I feel that while I have been "sidelined" so to speak during a small portion of my childrens' childhood, Heavenly Father has been orchestrating things masterfully and has not missed a beat. My children are being so very well cared for. My children are HIS work! I actually feel like I am getting free parenting lessons from all the wonderful women who have been helping me. I just watch and learn. My house still gets clean.
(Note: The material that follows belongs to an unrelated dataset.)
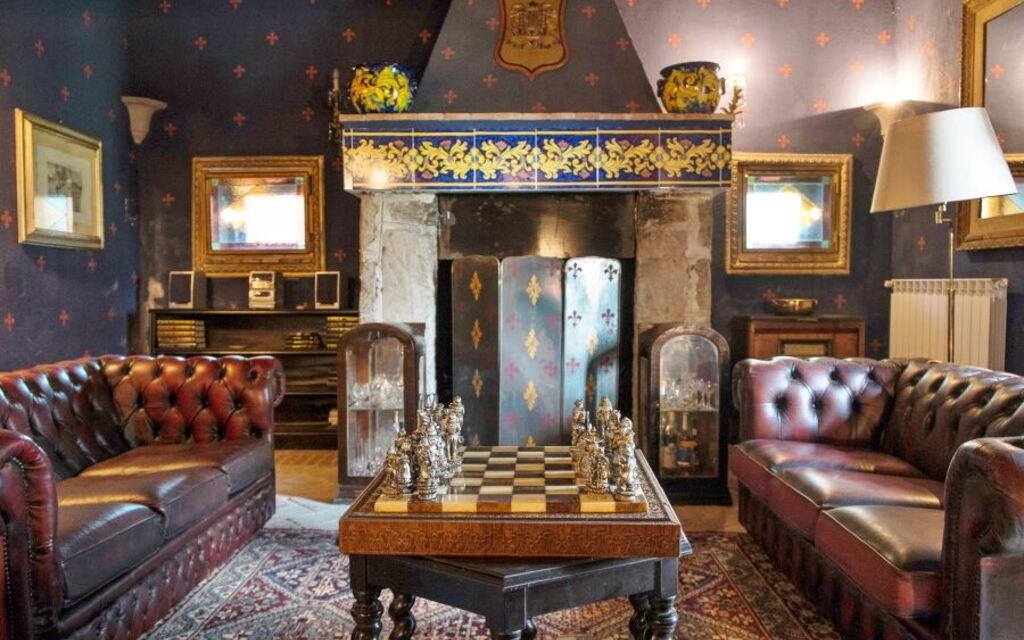 Country House Style - Montefiascone, Lazio: Autumn, Living Room, Spring, Summer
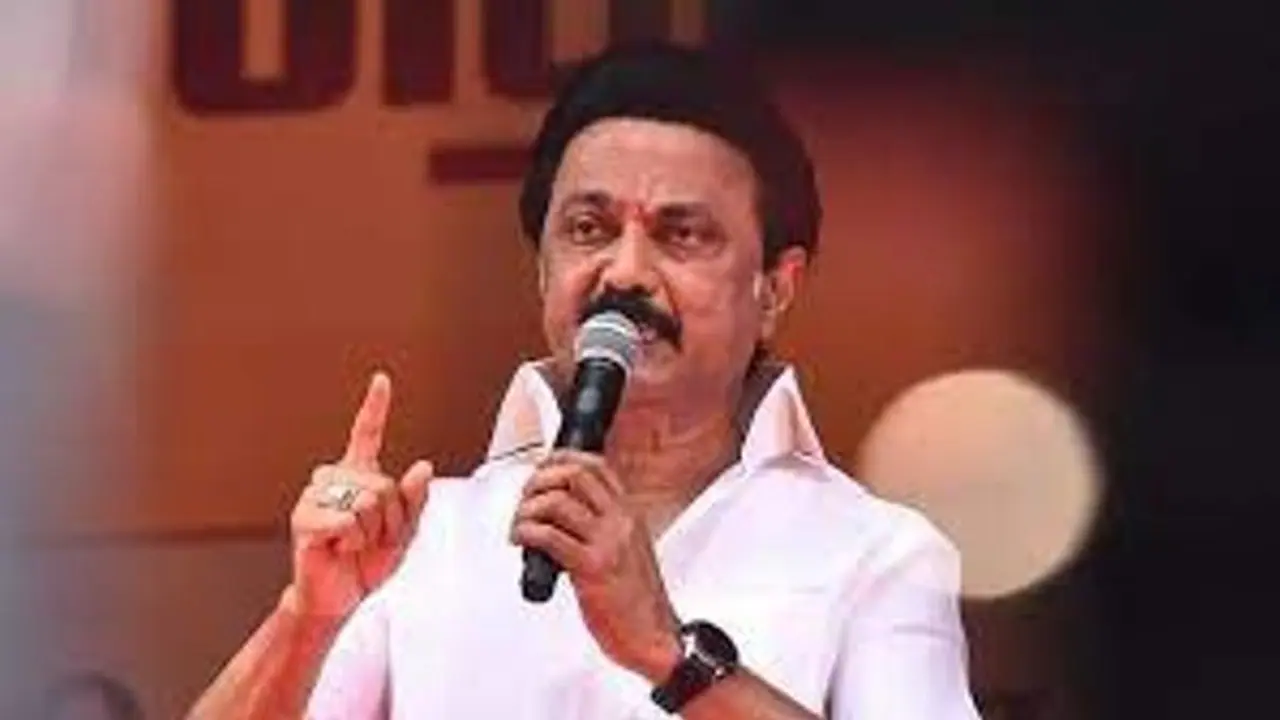 பயிர் காப்பீட்டுத் திட்டத்தில் 4.43 லட்சம் விவசாயிகளுக்கு ரூ.481 கோடி இழப்பீடு திட்டம். முதல்வர் தொடங்கினார் பயிர் காப்பீட்டுத் திட்டத்தில் 4.43 லட்சம் விவசாயிகளுக்கு ரூ.481 கோடி இழப்பீடு திட்டம். முதல்வர் தொடங்கினார்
We eat lovingly prepared meals. We are being taken care of. I'm not saying that I'm being replaced or "transferred", or anything like that. But I'm coming to realize I shouldn't worry so much and that the Lord is so involved in a very real way. This doesn't diminish at all the efforts of the friends and family around us. Quite the opposite. I feel like they are angels! Doing the Lord's work.
I do wish I could do my mamma proud and be a good "thank you" note writer right now. This practice was deeply drilled into me from my childhood. Not that I was ever perfect at it, but I at least know enough to feel guilty when I don't write one! I'm sure after reading this, mom will volunteer to come over and help me hammer out a bunch of 'em. :)

6 comments:
Wow girl, you brought tears to my eyes with this one. I'm so glad you're able to be moving forward from this chemo. And infinitely glad that God has been looking out for you and your family through all these wonderful people in your life. Love you!
Lauren I love you so much! I am so happy to have been a part of your healing in some way although I feel that I did such a small part. I can't tell you how much joy I feel reading that you beat it! You are an amazing strong woman and someone whom I look up to sooo much. Now if you please...stop making me cry ok :)
Lauren, I am so glad this part of your ordeal is OVER!! This post made me cry, with sadness over all that you have been through, with relief that now this leg is done, and with gratitude for all of those angel hands that helped you along the way! I am so amazed at your strength, humility, and sense of humor. It is a wonderful blessing to me to have you as a friend.
All my love, Heather
PS Tell Trevor he is The Master of Legos. That creation was pure genius!
Oh, what a sweet post! I'm so glad that you are taken care of so well. Trevor is such a sweetheart, and deserves a medal of honor. Love you Laur!
Lauren, Thank you for the reminders, you truly are inspirational. I am so glad that you are done with chemo. On to a new world, as a new person! I am so glad you have kept a blog, thanks for wanting attention, you deserve it!
You are a ROCKSTAR! I'm so glad that the Chemo is at an end. I love the lego love note! Those Hammond boys. You got to love them.